Given problem: Decide whether each statement below agrees with the passage on political labels. Answer yes or no for each, and quote the words of the passage that decide it. (a) The "free" housing in the example would be paid for by taxpayers. (b) The writer has changed their mind about the views set out earlier. (c) The writer calls socialism popular.

Given text:
More pointedly, in my experience, the people who object the most vociferously to labels in politics tend to be people who are frustrated by the fact that the labels they object to make it harder to enact the policies they want.
Here’s how it typically works. Say you want to offer “free”—as in government-funded (i.e., taxpayer-funded)—housing to everyone. I call this idea “socialist.” You respond, “Oh, come on. Can’t we move beyond these tired labels? Just because you don’t like something doesn’t mean you can demonize it with words like ‘socialist.’”
My response: “You, sir, have it backwards. Just because something you like is socialist doesn’t mean I shouldn’t call it socialist, because that will make it less likely to happen, because socialism is unpopular. And by the way, you can call it ‘pragmatism’ or ‘social justice’ or ‘nationalism’ or ‘Cleophus the Seven-Eyed Dog.’ That won’t change the fact that what you’re talking about is socialism. Changing the name doesn’t change the reality. If you don’t believe me, drink this glass of ‘lemonade’ I just scooped out of the toilet.”
I want to be very clear: I haven’t changed my mind about all of that. Still, I have a question: What’s the value in calling things right-wing or left-wing today?
I have my own answers, but let me talk about why I ask the question.

Records shown:
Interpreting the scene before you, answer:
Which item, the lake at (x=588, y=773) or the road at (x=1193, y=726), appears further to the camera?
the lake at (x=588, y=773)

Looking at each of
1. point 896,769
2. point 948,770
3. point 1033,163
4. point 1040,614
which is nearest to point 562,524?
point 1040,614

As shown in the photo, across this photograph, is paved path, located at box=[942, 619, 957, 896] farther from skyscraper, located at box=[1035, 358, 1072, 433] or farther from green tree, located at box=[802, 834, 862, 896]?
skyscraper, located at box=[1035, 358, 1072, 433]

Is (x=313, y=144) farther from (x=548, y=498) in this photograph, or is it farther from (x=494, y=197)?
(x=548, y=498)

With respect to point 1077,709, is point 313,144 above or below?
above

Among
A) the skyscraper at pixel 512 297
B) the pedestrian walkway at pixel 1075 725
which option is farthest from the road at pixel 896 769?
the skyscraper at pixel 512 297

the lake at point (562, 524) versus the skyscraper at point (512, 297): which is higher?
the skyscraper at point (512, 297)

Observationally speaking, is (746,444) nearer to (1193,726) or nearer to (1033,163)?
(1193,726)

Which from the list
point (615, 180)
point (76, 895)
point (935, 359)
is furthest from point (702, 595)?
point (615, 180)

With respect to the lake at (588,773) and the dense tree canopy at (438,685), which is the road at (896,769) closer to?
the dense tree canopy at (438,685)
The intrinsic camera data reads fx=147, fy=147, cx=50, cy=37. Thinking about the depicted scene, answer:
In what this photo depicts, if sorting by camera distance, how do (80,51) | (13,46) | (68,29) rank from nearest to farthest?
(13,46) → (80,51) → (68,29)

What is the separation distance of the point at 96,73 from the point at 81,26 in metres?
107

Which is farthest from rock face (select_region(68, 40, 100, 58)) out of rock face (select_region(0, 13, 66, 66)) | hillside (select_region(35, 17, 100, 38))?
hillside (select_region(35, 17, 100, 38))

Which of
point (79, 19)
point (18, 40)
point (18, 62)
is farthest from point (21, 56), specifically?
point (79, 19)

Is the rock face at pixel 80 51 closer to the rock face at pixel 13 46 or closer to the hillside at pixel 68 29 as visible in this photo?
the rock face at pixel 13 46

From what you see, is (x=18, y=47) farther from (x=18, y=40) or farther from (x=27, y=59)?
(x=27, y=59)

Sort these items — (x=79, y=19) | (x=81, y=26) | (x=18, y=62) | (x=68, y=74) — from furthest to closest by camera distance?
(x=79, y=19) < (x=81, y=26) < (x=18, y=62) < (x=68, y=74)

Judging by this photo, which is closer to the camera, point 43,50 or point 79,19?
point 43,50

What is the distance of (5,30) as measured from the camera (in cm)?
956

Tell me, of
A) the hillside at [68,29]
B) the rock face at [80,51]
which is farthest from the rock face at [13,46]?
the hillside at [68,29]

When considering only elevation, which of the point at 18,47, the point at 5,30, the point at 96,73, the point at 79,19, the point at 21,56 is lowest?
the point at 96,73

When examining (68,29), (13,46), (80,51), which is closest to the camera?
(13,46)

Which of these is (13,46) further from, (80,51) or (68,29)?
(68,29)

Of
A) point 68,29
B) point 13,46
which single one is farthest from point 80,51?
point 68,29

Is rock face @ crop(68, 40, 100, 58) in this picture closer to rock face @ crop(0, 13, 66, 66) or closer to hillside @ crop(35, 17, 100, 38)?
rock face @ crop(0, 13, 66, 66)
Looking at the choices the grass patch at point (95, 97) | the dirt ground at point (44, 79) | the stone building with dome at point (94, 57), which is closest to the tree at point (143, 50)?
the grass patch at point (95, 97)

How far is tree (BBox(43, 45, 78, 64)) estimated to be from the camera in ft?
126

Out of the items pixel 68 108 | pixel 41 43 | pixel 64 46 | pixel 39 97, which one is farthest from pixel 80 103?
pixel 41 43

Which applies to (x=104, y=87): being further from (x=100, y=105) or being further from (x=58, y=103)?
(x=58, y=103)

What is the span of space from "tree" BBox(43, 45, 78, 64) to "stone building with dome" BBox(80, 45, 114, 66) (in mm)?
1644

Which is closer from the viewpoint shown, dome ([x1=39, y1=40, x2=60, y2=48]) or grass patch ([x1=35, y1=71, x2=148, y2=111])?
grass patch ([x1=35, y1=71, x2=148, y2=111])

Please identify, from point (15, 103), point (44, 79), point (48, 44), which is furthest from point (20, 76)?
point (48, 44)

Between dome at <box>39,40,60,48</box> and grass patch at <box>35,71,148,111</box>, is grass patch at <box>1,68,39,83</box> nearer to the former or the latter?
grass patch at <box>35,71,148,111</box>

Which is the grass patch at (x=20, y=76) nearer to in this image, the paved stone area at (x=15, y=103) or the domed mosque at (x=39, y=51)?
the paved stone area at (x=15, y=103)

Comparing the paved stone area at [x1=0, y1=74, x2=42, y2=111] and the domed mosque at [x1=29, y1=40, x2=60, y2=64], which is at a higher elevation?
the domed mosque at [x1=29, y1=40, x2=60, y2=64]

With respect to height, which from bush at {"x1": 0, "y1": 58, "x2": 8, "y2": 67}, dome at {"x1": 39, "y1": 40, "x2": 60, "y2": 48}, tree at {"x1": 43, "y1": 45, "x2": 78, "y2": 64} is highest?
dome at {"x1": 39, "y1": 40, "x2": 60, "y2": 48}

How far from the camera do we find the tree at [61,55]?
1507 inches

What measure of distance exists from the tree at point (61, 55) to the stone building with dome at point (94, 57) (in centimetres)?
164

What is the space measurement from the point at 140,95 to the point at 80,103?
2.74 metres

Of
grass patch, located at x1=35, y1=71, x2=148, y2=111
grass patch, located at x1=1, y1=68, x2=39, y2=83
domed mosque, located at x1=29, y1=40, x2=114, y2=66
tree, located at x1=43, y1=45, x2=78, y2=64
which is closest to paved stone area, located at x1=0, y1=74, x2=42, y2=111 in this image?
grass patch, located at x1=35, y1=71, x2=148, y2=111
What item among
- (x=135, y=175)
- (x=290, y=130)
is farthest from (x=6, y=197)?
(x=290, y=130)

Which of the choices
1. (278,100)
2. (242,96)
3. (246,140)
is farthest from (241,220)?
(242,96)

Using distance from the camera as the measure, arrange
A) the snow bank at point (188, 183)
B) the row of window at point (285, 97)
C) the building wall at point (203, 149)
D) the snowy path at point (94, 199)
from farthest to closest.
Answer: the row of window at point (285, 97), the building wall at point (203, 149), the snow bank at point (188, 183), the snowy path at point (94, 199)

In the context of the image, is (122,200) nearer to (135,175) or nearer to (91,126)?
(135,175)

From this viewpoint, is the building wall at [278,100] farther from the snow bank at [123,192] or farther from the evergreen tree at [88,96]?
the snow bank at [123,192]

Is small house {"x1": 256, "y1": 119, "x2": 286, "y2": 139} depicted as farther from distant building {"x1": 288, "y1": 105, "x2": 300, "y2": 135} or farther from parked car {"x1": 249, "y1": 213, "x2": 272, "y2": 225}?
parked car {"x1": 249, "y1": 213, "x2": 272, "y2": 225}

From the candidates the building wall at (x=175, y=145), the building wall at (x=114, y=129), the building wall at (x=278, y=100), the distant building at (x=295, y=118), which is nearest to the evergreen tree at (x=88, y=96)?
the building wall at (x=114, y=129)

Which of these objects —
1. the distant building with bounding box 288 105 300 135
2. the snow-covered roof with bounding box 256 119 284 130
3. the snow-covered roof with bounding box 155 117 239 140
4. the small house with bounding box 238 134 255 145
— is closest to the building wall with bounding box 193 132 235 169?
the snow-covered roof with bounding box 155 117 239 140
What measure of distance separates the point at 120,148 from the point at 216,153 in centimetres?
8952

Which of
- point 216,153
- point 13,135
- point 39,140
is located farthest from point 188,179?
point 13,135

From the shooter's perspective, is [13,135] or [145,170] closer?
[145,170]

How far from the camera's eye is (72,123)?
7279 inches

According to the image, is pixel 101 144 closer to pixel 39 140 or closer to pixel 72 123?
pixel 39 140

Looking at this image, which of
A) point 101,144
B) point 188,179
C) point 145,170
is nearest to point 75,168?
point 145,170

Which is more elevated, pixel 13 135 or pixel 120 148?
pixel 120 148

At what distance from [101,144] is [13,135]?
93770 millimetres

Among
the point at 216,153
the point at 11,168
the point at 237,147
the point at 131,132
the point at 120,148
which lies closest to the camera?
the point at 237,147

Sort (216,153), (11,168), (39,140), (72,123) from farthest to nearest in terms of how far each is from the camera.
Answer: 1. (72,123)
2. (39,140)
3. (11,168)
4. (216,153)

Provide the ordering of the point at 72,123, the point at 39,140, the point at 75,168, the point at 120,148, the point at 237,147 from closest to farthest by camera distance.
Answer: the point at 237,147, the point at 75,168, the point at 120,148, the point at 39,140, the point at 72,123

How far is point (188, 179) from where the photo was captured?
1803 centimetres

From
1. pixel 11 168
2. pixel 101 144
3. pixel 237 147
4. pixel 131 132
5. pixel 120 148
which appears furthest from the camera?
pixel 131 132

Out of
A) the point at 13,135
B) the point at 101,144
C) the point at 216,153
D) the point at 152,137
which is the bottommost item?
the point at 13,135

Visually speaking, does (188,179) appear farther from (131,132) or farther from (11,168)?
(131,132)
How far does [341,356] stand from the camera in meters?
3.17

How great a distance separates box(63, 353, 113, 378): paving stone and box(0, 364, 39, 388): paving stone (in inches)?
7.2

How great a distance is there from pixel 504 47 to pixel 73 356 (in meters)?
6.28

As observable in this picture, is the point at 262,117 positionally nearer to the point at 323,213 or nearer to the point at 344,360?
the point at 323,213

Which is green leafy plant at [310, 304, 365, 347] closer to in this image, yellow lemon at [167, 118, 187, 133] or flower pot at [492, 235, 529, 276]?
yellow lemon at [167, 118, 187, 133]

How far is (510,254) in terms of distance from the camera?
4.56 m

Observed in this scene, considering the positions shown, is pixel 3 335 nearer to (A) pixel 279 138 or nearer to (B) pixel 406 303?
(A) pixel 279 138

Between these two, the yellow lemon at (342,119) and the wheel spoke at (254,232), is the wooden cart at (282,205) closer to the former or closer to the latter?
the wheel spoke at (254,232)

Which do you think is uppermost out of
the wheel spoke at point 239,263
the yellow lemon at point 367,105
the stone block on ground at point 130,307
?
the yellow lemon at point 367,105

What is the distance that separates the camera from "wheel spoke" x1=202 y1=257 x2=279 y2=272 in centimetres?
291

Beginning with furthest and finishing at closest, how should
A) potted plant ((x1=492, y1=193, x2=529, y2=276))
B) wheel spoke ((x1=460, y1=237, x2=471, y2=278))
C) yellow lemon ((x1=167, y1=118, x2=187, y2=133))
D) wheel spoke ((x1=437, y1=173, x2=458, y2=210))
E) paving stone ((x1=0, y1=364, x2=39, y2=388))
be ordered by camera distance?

Solution for this exercise:
(a) Yes: "government-funded (i.e., taxpayer-funded)"
(b) No: "I haven’t changed my mind about all of that."
(c) No: "because socialism is unpopular"